Booker Prize winner Margaret Atwood is bookmakers' favourite to win the coveted fiction trophy for a second time Monday for "The Testaments," her follow-up to dystopian saga "The Handmaid's Tale."
Atwood, who won in 2000 for "The Blind Assassin" is one of six finalists for the 50,000-pound ($63,000) prize, whose winner will be announced during a dinner ceremony at London's medieval Guildhall.
Also in the running, according to British bookies, are British-Turkish author Elif Shafak for her Istanbul-set story "10 Minutes 38 Seconds in This Strange World" and U.S.-British writer Lucy Ellmann for her 1,000-page stream-of-consciousness novel "Ducks, Newburyport."
Other contenders include India-born British writer Salman Rushdie — Booker winner in 1981 for "Midnight's Children" — for "Quichotte," a modern-day retelling of "Don Quixote" and Britain's Bernardine Evaristo for the kaleidoscopic "Girl, Woman, Other."

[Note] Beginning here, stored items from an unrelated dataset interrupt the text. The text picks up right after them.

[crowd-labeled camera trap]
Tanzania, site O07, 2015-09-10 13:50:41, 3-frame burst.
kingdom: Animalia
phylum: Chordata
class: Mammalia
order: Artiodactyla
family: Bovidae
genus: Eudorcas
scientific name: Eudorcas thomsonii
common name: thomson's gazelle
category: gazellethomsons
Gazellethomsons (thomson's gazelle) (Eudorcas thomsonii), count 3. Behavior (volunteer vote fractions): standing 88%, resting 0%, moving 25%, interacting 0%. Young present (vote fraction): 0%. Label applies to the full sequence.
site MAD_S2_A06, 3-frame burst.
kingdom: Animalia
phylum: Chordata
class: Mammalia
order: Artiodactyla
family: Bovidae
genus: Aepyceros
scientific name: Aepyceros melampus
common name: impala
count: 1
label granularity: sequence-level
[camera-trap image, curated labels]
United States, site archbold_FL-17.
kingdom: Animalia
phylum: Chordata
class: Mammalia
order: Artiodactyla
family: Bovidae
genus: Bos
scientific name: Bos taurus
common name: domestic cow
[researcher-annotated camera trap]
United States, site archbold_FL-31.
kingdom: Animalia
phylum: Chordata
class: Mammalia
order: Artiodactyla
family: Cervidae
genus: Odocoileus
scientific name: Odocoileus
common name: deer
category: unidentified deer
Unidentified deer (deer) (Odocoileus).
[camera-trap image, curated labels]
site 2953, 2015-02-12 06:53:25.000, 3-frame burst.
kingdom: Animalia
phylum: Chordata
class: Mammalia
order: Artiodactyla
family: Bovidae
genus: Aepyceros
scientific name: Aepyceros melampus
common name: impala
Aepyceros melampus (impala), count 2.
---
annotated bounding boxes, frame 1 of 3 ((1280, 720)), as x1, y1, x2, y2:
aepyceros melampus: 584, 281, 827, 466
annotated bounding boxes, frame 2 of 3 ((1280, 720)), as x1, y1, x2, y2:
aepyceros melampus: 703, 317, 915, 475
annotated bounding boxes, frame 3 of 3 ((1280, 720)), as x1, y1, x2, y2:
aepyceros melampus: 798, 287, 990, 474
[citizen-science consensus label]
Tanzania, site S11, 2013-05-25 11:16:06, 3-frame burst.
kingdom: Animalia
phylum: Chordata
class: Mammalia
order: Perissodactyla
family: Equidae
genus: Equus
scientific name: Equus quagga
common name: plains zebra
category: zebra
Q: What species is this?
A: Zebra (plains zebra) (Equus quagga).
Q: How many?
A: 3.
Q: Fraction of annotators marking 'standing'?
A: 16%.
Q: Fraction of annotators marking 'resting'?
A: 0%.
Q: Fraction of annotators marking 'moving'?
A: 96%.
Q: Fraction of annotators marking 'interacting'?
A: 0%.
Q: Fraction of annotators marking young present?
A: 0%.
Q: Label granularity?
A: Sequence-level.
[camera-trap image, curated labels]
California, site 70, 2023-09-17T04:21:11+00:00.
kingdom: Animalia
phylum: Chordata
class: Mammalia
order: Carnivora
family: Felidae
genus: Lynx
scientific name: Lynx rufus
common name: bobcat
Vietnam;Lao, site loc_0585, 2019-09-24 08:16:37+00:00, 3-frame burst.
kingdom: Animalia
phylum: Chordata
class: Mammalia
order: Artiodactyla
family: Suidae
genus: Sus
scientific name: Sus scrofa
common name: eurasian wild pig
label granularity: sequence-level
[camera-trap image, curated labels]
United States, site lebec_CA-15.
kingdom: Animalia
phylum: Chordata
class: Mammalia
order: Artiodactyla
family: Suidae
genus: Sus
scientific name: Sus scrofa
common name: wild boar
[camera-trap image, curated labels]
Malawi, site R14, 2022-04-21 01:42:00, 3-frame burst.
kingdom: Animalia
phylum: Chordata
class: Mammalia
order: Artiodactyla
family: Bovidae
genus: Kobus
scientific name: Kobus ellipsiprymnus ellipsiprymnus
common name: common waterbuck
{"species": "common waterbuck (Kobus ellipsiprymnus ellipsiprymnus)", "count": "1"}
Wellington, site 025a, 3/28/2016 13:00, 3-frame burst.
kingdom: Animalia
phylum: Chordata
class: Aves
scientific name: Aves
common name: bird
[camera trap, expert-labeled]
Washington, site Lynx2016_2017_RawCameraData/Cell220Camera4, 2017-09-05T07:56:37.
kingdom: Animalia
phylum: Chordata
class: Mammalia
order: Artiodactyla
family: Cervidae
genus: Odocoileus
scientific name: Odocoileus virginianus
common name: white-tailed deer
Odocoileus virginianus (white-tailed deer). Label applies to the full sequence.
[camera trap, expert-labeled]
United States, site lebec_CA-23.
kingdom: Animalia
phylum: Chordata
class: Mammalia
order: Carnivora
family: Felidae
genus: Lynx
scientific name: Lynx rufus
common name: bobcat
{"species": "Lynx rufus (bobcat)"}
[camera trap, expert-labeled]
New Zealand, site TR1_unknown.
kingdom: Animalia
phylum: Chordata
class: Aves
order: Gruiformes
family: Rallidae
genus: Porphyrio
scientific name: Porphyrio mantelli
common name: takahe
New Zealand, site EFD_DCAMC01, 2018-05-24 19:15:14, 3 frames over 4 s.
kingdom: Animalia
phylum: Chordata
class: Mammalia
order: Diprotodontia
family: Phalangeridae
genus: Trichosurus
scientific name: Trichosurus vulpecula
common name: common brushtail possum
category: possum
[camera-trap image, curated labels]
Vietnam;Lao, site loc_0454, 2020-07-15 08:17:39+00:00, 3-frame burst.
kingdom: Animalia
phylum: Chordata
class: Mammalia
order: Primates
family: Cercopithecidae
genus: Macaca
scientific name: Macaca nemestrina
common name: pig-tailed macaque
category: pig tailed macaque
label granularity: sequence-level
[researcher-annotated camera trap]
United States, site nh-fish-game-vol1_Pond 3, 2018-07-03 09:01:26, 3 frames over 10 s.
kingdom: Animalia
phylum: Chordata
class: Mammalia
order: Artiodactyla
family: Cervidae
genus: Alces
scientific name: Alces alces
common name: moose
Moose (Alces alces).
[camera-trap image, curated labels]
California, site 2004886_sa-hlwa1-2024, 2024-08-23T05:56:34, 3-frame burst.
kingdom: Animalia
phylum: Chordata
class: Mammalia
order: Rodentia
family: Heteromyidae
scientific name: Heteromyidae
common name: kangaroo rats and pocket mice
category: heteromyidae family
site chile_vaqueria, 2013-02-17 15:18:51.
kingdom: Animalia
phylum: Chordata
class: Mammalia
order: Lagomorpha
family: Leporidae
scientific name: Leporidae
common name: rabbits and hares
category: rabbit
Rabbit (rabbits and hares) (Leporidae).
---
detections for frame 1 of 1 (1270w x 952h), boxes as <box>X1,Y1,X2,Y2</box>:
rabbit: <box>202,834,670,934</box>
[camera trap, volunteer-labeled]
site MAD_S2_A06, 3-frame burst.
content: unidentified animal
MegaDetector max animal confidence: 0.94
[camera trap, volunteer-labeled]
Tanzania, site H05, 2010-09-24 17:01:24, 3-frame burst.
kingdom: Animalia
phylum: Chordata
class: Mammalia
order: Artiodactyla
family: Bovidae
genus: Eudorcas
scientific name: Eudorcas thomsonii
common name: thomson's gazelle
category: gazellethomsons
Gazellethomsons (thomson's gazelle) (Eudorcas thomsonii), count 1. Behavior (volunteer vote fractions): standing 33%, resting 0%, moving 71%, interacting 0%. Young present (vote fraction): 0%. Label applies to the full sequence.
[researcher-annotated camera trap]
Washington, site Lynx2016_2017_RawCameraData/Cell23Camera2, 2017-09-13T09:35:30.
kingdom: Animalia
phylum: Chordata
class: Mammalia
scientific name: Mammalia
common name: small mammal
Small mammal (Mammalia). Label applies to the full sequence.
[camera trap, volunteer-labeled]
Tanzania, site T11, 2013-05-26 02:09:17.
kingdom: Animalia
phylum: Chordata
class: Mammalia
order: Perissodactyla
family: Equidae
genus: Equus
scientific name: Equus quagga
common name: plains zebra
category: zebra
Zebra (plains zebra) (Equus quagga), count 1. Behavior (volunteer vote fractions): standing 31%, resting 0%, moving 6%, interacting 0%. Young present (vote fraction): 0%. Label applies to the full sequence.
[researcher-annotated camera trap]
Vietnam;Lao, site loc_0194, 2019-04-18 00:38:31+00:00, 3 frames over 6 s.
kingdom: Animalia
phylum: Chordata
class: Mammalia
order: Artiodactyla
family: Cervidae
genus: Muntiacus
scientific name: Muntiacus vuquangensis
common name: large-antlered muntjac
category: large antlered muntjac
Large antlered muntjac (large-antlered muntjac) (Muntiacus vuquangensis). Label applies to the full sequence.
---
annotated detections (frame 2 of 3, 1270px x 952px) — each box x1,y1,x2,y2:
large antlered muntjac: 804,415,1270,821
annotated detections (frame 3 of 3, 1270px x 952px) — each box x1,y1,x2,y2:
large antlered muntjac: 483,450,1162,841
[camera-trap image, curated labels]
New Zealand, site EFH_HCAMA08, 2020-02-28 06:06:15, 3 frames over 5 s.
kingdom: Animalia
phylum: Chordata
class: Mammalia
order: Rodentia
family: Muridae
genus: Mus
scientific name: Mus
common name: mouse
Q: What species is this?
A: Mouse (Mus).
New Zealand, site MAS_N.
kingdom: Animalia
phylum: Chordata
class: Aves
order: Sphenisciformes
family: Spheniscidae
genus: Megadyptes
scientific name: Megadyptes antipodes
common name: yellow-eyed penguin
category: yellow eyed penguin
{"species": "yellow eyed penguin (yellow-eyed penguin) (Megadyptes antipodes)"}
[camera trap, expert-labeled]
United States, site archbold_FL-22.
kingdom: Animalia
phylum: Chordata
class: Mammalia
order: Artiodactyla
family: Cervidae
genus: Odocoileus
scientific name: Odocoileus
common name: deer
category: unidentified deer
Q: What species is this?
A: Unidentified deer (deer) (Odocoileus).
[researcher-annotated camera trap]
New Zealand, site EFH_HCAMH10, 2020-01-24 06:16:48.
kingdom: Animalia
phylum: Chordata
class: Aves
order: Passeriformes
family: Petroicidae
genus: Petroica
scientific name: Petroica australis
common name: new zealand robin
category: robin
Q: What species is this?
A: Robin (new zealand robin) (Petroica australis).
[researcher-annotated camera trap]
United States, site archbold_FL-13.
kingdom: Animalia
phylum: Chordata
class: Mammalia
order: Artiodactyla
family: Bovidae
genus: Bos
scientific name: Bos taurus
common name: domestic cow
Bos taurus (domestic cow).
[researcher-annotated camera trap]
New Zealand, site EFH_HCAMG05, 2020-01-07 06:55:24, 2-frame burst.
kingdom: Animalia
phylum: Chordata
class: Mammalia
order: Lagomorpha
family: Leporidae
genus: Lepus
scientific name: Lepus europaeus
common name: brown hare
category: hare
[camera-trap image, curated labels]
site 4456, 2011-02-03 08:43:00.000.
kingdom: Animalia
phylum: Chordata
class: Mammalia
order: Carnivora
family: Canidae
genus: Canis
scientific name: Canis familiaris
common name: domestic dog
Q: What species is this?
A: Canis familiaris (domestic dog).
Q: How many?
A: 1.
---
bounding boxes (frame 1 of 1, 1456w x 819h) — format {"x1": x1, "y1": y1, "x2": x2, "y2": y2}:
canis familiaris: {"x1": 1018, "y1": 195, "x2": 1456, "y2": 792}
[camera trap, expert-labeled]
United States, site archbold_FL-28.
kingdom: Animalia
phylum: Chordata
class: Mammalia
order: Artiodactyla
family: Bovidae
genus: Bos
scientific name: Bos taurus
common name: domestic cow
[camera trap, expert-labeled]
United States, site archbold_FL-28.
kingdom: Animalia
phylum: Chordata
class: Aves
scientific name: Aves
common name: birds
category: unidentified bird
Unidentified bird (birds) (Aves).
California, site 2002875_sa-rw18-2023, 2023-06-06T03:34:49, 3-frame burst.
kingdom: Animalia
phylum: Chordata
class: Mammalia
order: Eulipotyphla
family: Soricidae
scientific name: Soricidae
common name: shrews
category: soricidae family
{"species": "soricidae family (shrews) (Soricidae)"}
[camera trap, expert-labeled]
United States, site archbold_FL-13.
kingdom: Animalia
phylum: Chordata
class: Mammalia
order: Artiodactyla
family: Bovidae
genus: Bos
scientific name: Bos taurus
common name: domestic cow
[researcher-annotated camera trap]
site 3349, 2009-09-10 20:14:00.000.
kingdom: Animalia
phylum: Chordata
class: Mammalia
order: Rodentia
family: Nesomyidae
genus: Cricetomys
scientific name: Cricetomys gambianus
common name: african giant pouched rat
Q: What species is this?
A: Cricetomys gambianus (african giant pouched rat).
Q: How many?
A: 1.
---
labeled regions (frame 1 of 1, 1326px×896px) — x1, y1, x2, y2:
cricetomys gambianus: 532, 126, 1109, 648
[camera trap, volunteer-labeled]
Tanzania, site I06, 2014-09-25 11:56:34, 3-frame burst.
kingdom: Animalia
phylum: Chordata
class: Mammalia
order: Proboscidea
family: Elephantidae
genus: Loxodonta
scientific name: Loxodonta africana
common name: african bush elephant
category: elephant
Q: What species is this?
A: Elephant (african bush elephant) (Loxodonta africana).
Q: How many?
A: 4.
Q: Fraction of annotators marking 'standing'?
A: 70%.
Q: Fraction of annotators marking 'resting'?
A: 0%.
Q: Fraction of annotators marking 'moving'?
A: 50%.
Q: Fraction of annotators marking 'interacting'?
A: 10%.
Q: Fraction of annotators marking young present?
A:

Nigeria's Chigozie Obioma has also been tipped for "An Orchestra of Minorities," a saga of love and exile.
Founded in 1969, the prize is open to English-language authors from around the world.
The prize, which often delivers a big boost in sales and profile to the winner, was sponsored for 18 years by investment firm Man Group and known as the Man Booker Prize.
This year it reverted to its original name, the Booker Prize, under a new sponsor: the Crankstart Foundation founded by Silicon Valley venture capitalist Michael Moritz and his wife, writer Harriet Heyman.